Chelsea Handler has caused me extreme turmoil, angst, fear, and thousands of dollars in psychiatry bills that aren’t covered by my insurance. However, in the end, I’ve realized what this all means: if Chelsea takes the time and energy out of her insanely hectic life and goes to extraordinary lengths to screw yours up royally, leaving you utterly humiliated and degraded, then you’ll know you’re good to go. She clearly loves you.

Chelsea, for everything you’ve done, thank you and… fuck off.

I want to go on record that Shannon is a very close friend of mine, and I would never have allowed Brad to return from their honeymoon early. I would have come clean had I known that Brad was egomaniacal enough to shortchange his bride on her honeymoon for a picture in a magazine. He is a sad, sad clown. My apologies to Shannon exclusively.

-Chelsea

Chapter Six
Dial Tone, a Chelsea Specialty

AMBER MAZZOLA

Chelsea Handler is a dirty fucking liar. But what most people don’t know is she respects honesty and loyalty more than anything. That is, if it’s on her terms. But she’s okay with lying if it’s for a joke because for her, laughter trumps all.

My friendship with Chelsea started ten years ago, when she was one of the stars of the hidden camera show Girls Behaving Badly. She would offer happy endings at car washes, sit in shopping carts yelling at passersby, drink vodka and sodas at bars while wearing a pregnancy suit, and test out makeup artists for her “newborn,” to name a few stunts. I was the girl who jumped out of a cardboard box, camera in hand, in the middle of Ventura Boulevard, screaming, “You’ve just been pranked by Girls Behaving Badly!” We were quite a pair.

Back then, Chelsea was paid to lie. Now she does it as a hobby.

“Sarah” is the pseudonym Chelsea gave me in her three books. The anonymity was a nice touch, until she decided to blow my cover on Jay Leno when she referred to her friend Amber who took off her shirt in the London restaurant Dining in the Dark.
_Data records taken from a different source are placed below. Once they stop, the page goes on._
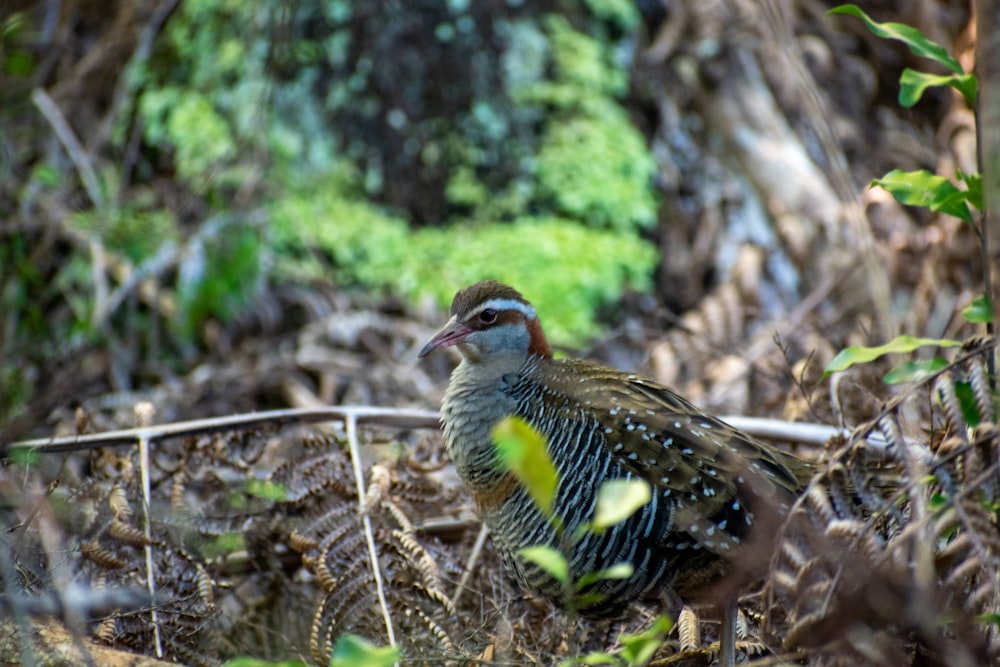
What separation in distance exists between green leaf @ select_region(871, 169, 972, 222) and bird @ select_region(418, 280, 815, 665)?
2.44 feet

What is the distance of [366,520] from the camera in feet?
9.66

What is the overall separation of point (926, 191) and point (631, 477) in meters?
0.96

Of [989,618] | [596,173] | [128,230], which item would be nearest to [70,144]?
[128,230]

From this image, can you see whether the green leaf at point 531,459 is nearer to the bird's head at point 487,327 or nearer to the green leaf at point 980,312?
the green leaf at point 980,312

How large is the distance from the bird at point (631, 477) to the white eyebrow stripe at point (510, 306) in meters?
0.22

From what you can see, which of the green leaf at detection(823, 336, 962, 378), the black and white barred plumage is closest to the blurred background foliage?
the black and white barred plumage

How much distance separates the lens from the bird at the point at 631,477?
2.48 metres

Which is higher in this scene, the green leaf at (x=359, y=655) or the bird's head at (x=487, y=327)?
the green leaf at (x=359, y=655)

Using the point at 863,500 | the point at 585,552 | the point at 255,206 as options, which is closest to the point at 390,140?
the point at 255,206

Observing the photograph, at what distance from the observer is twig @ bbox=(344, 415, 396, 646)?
2.70 meters

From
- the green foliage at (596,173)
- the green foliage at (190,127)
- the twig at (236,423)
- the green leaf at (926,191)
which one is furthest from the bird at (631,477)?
the green foliage at (190,127)

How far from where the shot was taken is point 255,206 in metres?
5.60

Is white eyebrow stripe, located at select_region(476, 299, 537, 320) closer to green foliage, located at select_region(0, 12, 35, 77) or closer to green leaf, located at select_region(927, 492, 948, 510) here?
green leaf, located at select_region(927, 492, 948, 510)

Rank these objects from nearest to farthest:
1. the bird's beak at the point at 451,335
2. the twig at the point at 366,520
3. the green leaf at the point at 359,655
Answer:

Immediately after, I got dozens of text messages from people I hadn’t heard from in years, people I wasn’t that interested in hearing from.

“That was you? Did you really take your top off at a restaurant?”

Everyone knows Chelsea is a liar, so I just chalked it up to that. “Oh, come on! Do you really think I would take my top off? Of course not!” Chelsea’s reputation comes in handy.

Sometimes, very rarely, she lies for the right reasons, if that’s at all possible.

When I was going through a horrible breakup that would make most women curl into a ball and never leave the house, Chelsea had a rough time.

“It’s okay, Chelsea,” I would say to console her, handing her a tissue. “Everything happens for a reason.”

“I know. It just sucks,” she would say in between crocodile tears.

“I know. I know it does.”

This was my breakup, but for some reason, Chelsea was taking it way worse than I was. One night, while we were at her aunt and uncle’s house in Bel Air drinking vodka and eating more than a pound of Costco-size brie, the usual Sunday staple at the Burkes’, a hot guy came over to pick up Chelsea. Chelsea got a little weird and tried to hurry the guy out of there, saying he was her accountant and she had to go do her taxes.

I didn’t question the tax session with a hot guy on a Sunday evening in July. Why would I have? Who would lie about doing taxes? As soon as Chelsea left, her aunt informed me that the guy was a date, someone Chelsea had met on Myspace (yes, Myspace) and didn’t want to tell me about because she thought it would hurt my feelings, what with my breakup. Truth is, Chelsea needed this rebound to get over my ex more than I did. I had been encouraging her to start dating again for weeks.

At 2:00 AM, Chelsea came over to my dad’s house (I had moved in with him after the breakup) and crawled into bed with me, to make sure I didn’t spend the night alone or wake up alone. She was very persistent about this, and for months she had slept in my childhood room, in my canopy bed draped in Paper White linens, with my glow in the dark solar system overhead and the Laura Ashley flower-print border wrapped around the room.

One morning, I woke up to sunlight pouring in through my bedroom window, heating up the room like a sauna. Chelsea was lying above the sheets buck naked except for her underwear. Her tank top, which had started the evening on her body, was tied around her eyes like a bandana to shield her from the light.